Einige Augenblicke später war er so gefangen in seinem sinnlosen Zorn, dass er gar nicht bemerkte, wie es in der Schänke plötzlich still wurde, als ein Edelmann mit seinem Gefolge eintrat. Er hörte auch nicht die Wette, die gegen ihn abgeschlossen wurde, während dieser Adlige nur wenige Schritte von der Prügelei entfernt sein Essen genoss. Erst als sein Gegner unter ihm lag, blutend und um Schonung flehend, war Gunnar fähig, innezuhalten und seine Wut zu bezähmen. Er hörte das Klirren eines mit Münzen gut gefüllten Geldbeutels, der auf einen Tisch geworfen wurde, das Kratzen einer Bank über den Boden, das Zuschlagen der Eingangstür.
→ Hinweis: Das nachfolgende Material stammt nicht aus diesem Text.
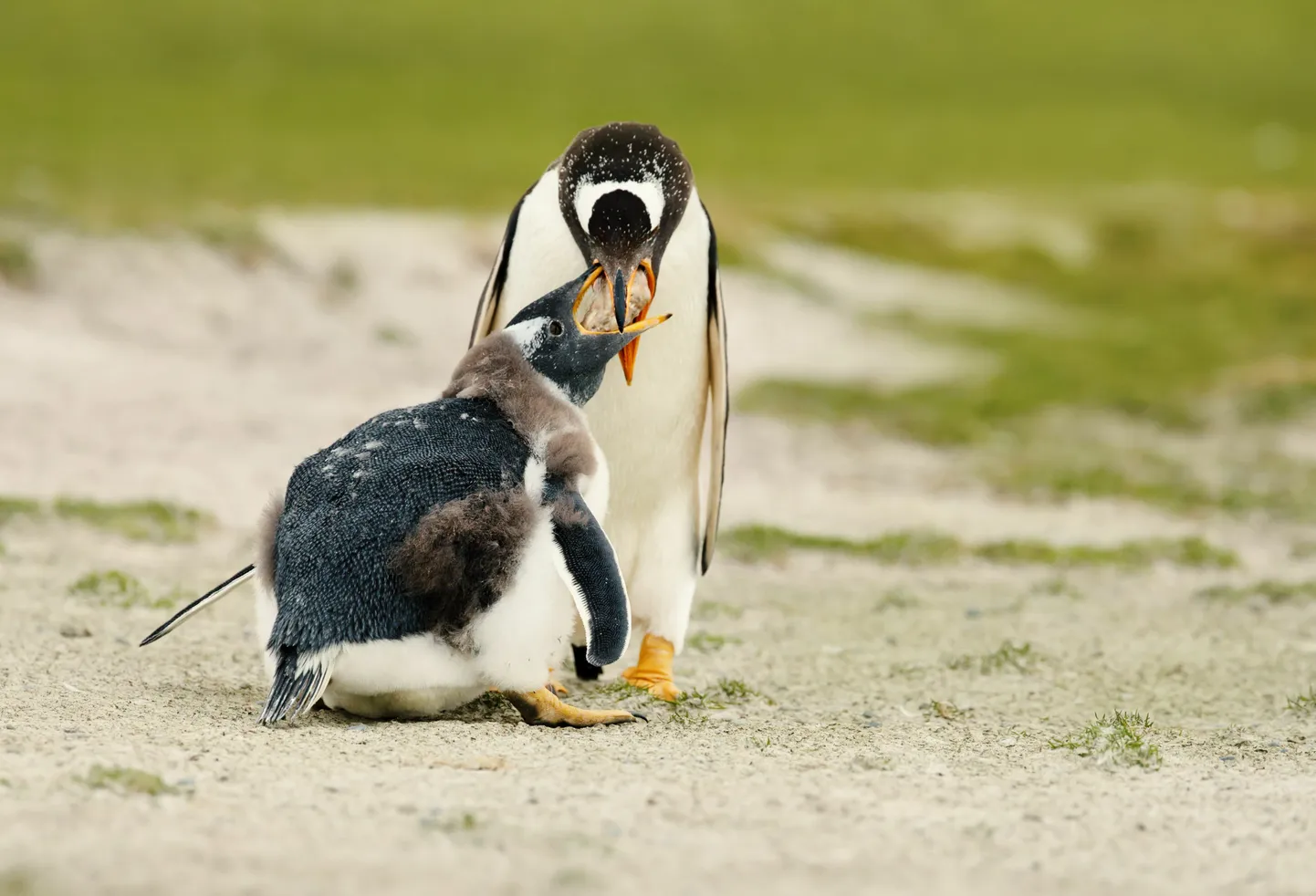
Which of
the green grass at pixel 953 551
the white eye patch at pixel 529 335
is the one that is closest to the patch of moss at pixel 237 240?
the green grass at pixel 953 551

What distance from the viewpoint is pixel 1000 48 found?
172 ft

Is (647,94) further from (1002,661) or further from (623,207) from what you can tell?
(623,207)

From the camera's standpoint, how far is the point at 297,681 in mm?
4109

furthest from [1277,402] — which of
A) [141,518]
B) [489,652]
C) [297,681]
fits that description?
[297,681]

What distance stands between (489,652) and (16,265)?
10739mm

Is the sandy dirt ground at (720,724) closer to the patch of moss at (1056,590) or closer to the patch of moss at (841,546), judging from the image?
the patch of moss at (1056,590)

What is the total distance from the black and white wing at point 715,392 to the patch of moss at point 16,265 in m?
9.35

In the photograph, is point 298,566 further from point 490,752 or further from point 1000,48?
point 1000,48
Doch da war es schon zu spät.
Jemand klopfte ihm auf die Schulter und schob ihm einen Krug hin. »Hier, der geht auf d’Bussy.«
Gunnar fuhr herum, sicher, dass er sich verhört haben musste. »Was – ?«
»Baron d’Bussy«, bestätigte der Wirt. »Er hat gesagt, dass Ihr in seinen Augen wie ein Mann voller Todessehnsucht ausseht, und er hat gegen Euch gewettet. Zwölf Deniers hat er an mich verloren. War nicht allzu glücklich, sein Geld zu verlieren. Ich kann Euch sagen, dass – «
Aber Gunnar hörte nicht mehr zu. Er schob den Krug zur Seite und rannte zur Tür, stieß sie auf und stürzte hinaus in den mitternächtlichen Regen. Er kam zu spät. Die Hufschläge von d’Bussys Reiterschar waren nur noch von ferne zu hören, im Sturm kaum noch auszumachen. Sein Feind war in greifbarer Nähe gewesen, und jetzt war er fort. Eine verpasste Gelegenheit, eine Gelegenheit, die sich vielleicht nie wieder ergeben würde.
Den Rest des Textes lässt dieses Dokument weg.